**REQUIREMENTS:** Rewrite the items as a Markdown table with the columns Row and Line, starting at the line containing "In this shot, is" and ending at the final line of the items, with blank lines omitted.

**DATA ROWS:**
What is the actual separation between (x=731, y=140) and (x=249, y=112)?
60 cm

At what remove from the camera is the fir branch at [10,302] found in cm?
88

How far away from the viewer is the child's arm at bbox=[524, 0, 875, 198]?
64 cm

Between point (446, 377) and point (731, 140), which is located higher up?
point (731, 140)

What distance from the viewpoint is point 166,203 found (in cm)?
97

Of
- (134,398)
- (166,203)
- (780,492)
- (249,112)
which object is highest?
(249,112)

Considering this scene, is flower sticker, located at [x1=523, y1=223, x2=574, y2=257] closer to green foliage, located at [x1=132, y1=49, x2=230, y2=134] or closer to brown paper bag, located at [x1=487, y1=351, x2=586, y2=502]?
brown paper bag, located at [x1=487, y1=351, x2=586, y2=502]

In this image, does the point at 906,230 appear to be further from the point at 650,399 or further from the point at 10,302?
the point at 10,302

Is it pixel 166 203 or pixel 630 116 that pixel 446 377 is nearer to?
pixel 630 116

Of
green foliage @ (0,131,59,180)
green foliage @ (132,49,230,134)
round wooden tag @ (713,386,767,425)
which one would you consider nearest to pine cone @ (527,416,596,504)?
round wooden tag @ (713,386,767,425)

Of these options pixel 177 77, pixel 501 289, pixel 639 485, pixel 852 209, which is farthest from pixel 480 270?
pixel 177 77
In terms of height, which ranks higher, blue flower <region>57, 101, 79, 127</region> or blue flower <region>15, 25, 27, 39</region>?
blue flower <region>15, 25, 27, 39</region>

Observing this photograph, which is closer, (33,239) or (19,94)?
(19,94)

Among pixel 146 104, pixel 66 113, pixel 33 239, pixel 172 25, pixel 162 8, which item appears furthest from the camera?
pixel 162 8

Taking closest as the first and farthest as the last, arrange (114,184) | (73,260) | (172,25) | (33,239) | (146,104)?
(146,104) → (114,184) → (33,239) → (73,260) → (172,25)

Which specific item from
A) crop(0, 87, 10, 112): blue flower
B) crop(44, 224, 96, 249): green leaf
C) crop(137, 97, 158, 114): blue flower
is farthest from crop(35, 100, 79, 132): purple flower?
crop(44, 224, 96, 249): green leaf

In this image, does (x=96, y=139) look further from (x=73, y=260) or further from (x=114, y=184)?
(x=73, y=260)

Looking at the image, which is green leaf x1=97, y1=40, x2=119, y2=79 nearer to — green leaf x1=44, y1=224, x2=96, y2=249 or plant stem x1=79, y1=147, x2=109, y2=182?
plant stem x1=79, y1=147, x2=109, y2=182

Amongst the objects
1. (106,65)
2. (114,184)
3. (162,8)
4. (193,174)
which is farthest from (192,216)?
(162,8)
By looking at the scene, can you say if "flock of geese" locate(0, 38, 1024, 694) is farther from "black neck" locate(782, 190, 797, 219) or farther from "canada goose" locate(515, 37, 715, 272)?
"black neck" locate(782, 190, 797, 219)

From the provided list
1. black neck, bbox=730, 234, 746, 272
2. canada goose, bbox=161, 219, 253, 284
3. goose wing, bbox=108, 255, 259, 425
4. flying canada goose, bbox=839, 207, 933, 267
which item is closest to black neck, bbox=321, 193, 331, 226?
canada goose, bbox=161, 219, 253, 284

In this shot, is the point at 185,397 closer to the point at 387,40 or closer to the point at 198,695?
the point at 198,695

**OUTPUT:**
| Row | Line |
|---|---|
| 1 | In this shot, is the point at 185,397 closer to the point at 387,40 or closer to the point at 198,695? |
| 2 | the point at 198,695 |